-------- Records supplied
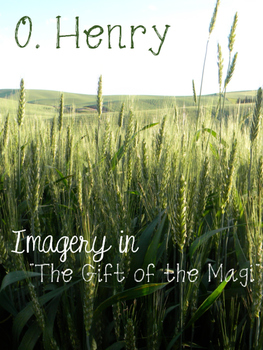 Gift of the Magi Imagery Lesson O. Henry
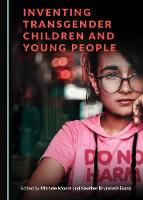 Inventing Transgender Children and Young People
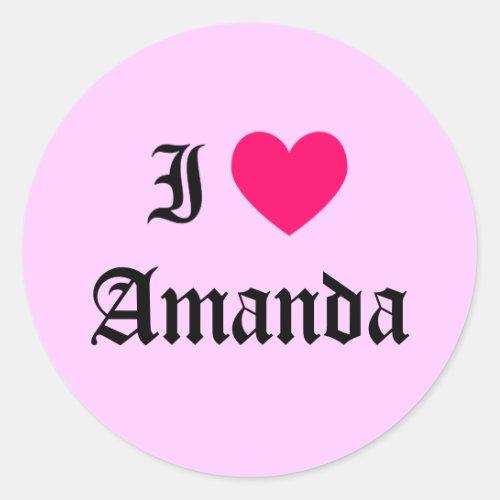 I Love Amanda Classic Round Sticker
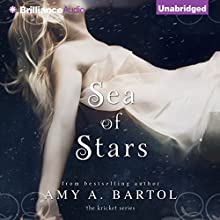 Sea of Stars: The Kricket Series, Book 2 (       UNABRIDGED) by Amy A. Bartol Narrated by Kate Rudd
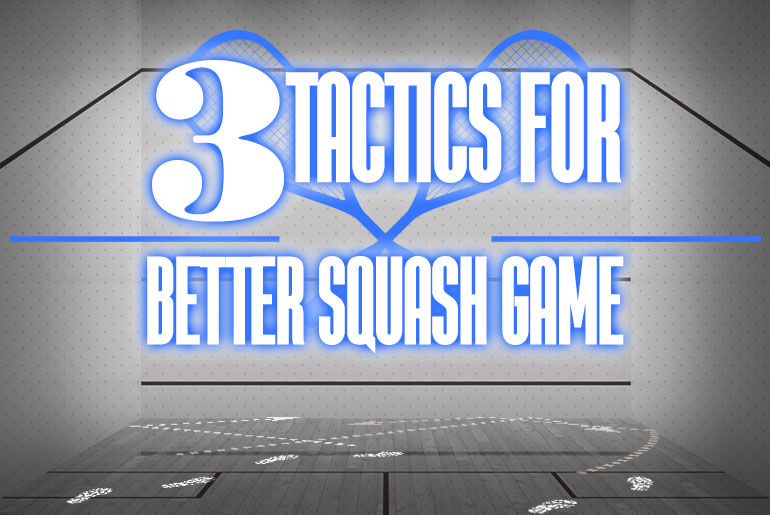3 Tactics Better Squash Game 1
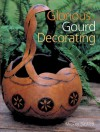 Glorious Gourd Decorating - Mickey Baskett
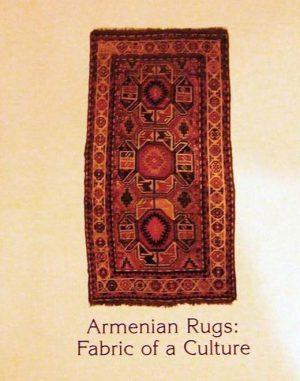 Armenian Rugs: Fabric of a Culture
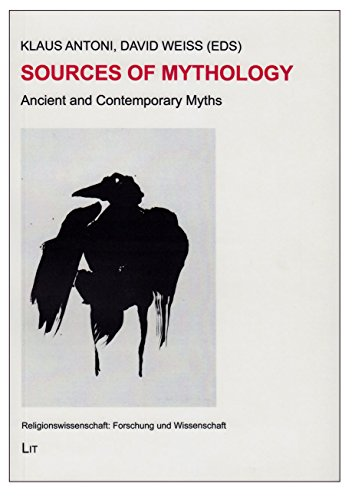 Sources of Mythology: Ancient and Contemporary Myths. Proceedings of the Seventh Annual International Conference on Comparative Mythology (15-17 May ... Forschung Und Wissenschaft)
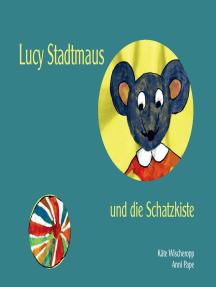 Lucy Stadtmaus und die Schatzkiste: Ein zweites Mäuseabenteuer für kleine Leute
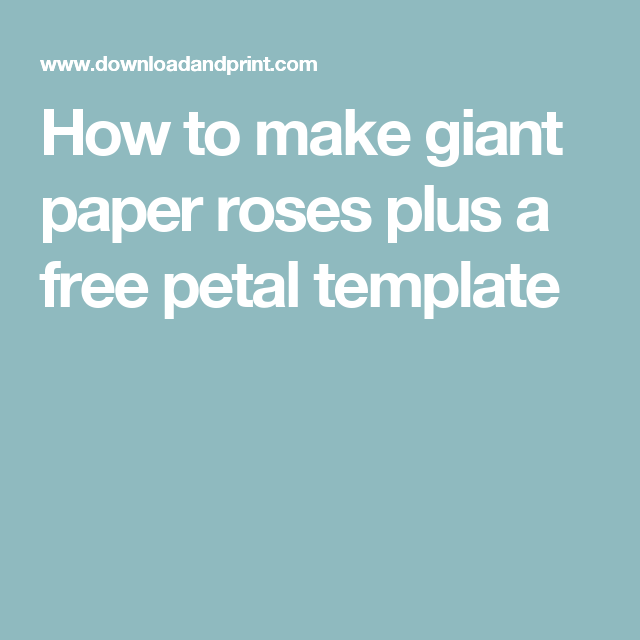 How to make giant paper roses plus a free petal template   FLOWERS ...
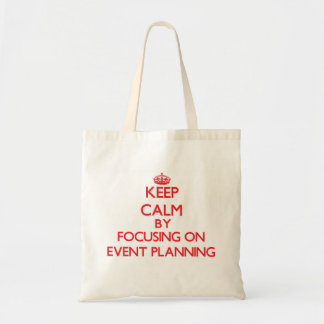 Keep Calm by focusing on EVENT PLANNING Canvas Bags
----------------
-------- Records supplied
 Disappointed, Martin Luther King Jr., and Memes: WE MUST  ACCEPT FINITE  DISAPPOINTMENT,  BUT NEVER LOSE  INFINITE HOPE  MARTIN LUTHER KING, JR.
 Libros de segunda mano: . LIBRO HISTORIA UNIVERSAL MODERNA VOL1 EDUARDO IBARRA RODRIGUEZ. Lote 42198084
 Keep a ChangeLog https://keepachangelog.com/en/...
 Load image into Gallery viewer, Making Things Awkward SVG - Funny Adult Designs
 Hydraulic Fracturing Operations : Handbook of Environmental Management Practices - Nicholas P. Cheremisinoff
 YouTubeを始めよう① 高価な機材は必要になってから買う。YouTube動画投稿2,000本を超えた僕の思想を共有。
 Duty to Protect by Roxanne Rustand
----------------
-------- Records supplied
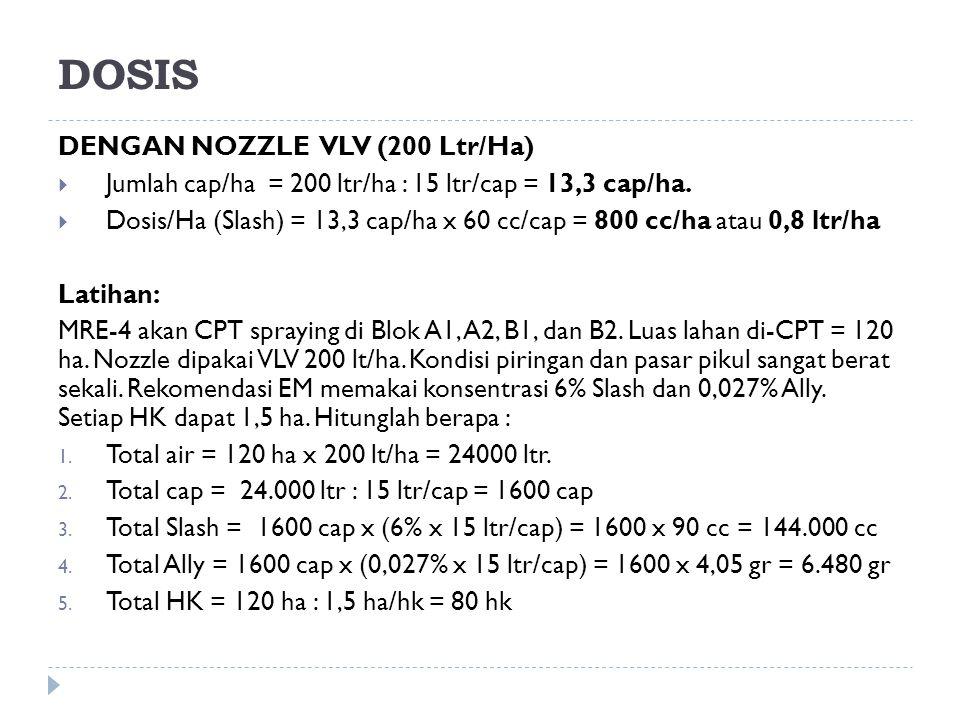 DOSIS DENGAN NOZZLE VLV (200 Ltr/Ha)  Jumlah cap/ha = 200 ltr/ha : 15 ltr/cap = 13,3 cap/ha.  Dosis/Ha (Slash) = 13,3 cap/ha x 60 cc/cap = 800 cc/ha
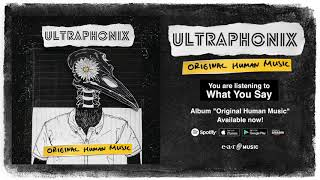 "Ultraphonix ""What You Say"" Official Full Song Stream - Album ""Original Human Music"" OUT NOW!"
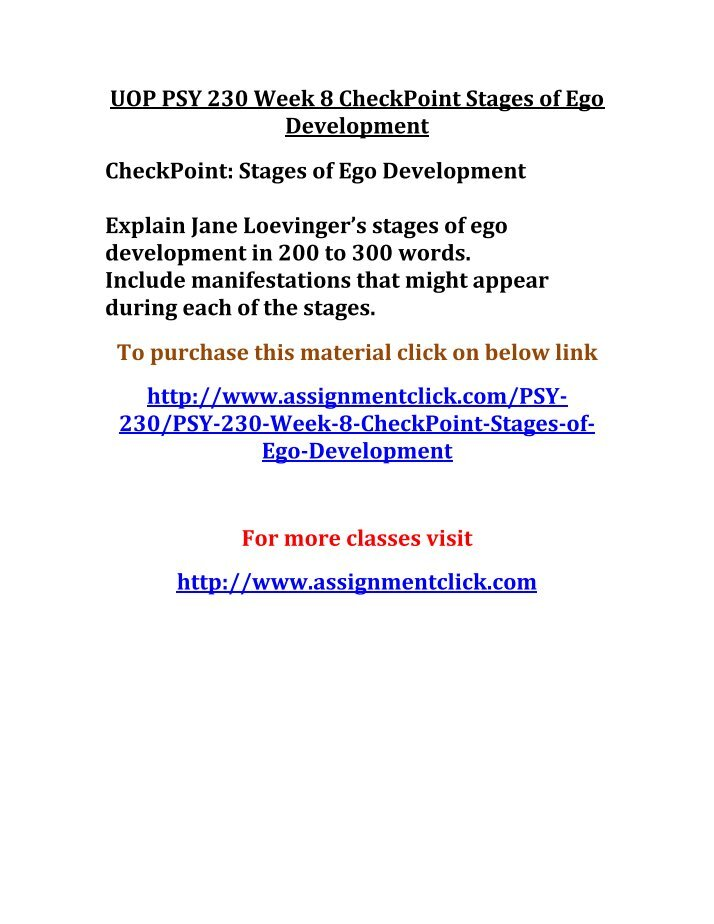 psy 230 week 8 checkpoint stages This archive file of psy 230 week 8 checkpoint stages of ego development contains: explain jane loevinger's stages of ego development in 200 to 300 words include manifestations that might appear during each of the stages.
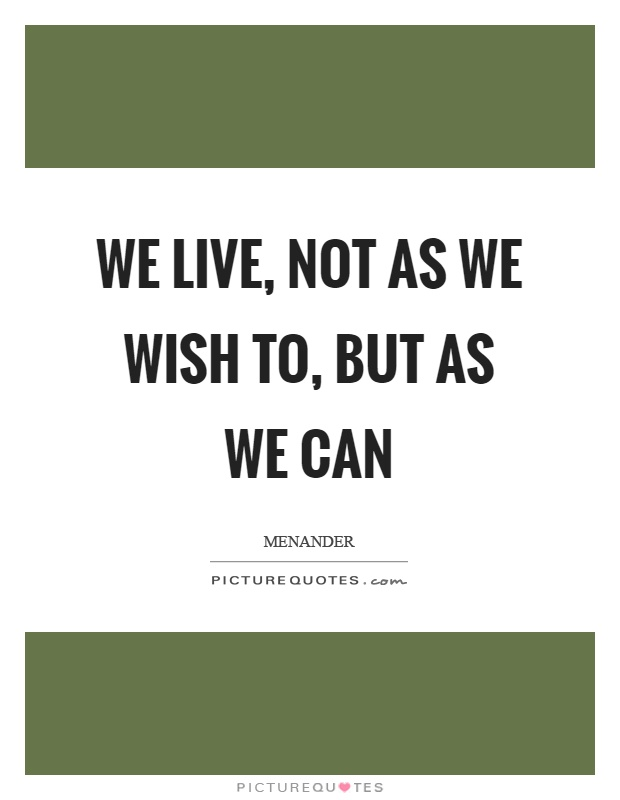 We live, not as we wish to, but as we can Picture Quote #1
----------------
Your objective - Repeat, word for word, the lines of the material above from the one holding "How to make" through the one holding "Keep Calm by". Leave out pictures.

Output of the exercise -
 How to make giant paper roses plus a free petal template   FLOWERS ...
 Keep Calm by focusing on EVENT PLANNING Canvas Bags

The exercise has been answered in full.